Objectif 1 => Dans la discussion sur les films regardés sur l'iPad mini, quels appareils nifex dit-il posséder ?
Objectif 2 => Poursuivez la discussion sur les films regardés sur l'iPad mini à partir de son dernier message.

Extrait choisi =>
────────
# regarder des films sur l'ipad mini



## xmbxmb (27 Septembre 2013)

Bonsoir,

Voilà j'hésite entre m'acheter l'ipad rétina (16g) ou l'ipad mini (32g) (enfin ceux qui vont sortir très prochainement). La question a sûrement déjà été abordé, mais je n'ai pas trouvé de réponse précise.

Es-ce que l'écran de l'ipad mini est suffisant pour regarder des films et surtout des série tv (je ne parle certes pas d'un film comme le seigneur des anneaux  ). Après multiple passage à l'Apple store, j'arrive pas à me décider. La différence avec l'ipad rétina se fait-elle vraiment ressentir ?


Merci d'avance !


----------



## nifex (27 Septembre 2013)

Perso je trouve le 7" trop petit pour regarder un film ou une série agréablement... (j'ai une Nexus 7 et un iPad 2).

Mais bon c'est très relatif comme avis et chacun te donnera une réponse différente...

Il faudrait voir se que tu vas en faire d'autre, si tu as besoin de mobilité pour le sortir de la maison le mini est parfait et si c'est que pour chez toi alors l'iPad normal est idéal...


----------



## VodkAtekz (28 Septembre 2013)

Salut 

Enfaite tout dépend de toi, si tu juges que l'écran n'est pas assez grand, ne prend pas un ipad mais prend un iPad de taille classique. Personnellement moi j'ai un iPad mini, j'ai beaucoup de jeux dessus, mais je m'en sers aussi de temps à autre quand je voyage pour regarder des films. Je trouve que l'iPad mini est mieux pour sa taille notamment, tu peux le ranger facilement et le tenir à une main, c'est vraiment très pratique quand tu voyages beaucoup.

Après, la différence-écran normale et rétina tu la remarques vraiment si tu commences à faire de la photo retoucher ou que tu modifies des films, etc. Sinon ça peut être vraiment sympa pour regarder des films de très haute résolution. Personnellement je ne vois pas vraiment de différence d'un écran classique à un rétina pour mon utilisation.
────────
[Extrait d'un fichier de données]
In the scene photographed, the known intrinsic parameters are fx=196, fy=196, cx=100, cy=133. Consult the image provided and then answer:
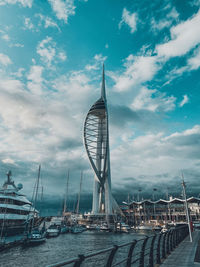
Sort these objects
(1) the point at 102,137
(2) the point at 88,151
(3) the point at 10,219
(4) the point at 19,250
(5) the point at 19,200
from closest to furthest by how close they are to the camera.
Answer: (4) the point at 19,250
(3) the point at 10,219
(5) the point at 19,200
(2) the point at 88,151
(1) the point at 102,137

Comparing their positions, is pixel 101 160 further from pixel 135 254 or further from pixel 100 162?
pixel 135 254

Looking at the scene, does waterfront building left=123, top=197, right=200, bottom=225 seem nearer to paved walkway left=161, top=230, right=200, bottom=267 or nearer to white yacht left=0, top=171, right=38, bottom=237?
white yacht left=0, top=171, right=38, bottom=237

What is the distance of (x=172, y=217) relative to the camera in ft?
309

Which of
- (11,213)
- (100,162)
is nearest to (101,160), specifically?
(100,162)

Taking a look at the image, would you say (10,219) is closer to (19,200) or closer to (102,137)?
(19,200)

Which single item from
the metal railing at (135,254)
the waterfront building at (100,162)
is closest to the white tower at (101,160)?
the waterfront building at (100,162)

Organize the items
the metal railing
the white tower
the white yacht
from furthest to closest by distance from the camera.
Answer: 1. the white tower
2. the white yacht
3. the metal railing

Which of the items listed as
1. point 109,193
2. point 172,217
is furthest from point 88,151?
point 172,217

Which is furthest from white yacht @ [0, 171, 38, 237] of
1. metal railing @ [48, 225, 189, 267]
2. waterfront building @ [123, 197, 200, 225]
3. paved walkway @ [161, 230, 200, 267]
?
waterfront building @ [123, 197, 200, 225]

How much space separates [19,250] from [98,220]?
199ft

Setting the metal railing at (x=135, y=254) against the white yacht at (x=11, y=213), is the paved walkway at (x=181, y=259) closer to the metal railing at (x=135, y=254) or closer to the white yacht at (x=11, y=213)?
the metal railing at (x=135, y=254)

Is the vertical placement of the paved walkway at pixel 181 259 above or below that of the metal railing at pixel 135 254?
below

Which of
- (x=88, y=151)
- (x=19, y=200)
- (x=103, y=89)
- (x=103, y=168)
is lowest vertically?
(x=19, y=200)

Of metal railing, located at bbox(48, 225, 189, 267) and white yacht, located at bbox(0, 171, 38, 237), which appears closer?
metal railing, located at bbox(48, 225, 189, 267)
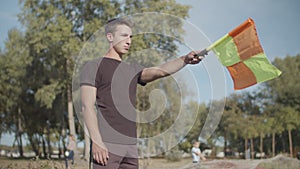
────────
Corrigé 1 => Une Nexus 7 et un iPad 2.

Corrigé 2 =>
Enfin, je ne te donne que mon point de vue, personnellement je suis plus pour un iPad mini, écran rétina ou non, la qualité est vraiment top ! Et un 32G je trouve que c'est parfait, 16G s&#8217;est vite remplie et 64G ça fait un peu gros, mais encore une fois il s'agit de mon point de vue.

à bientôt


----------



## xmbxmb (28 Septembre 2013)

Merci beaucoup pour vos réponses !

L'utilisation que j'en ferai est principalement de la lecture de films/séries, de la navigation web et peut être aussi de la lecture de journaux et magazines. Pas de jeux a priori, ni de retouche photo ou video.

Vu vos réponses, c'est en effet assez subjectif. Je crois que je vais attendre avec impatiente les nouveaux modèles et je me déciderai ! 

Merci encore !


----------



## doupold (28 Septembre 2013)

xmbxmb a dit:


> Merci beaucoup pour vos réponses !
> 
> L'utilisation que j'en ferai est principalement de la lecture de films/séries, de la navigation web et peut être aussi de la lecture de journaux et magazines. Pas de jeux a priori, ni de retouche photo ou video.
> 
> ...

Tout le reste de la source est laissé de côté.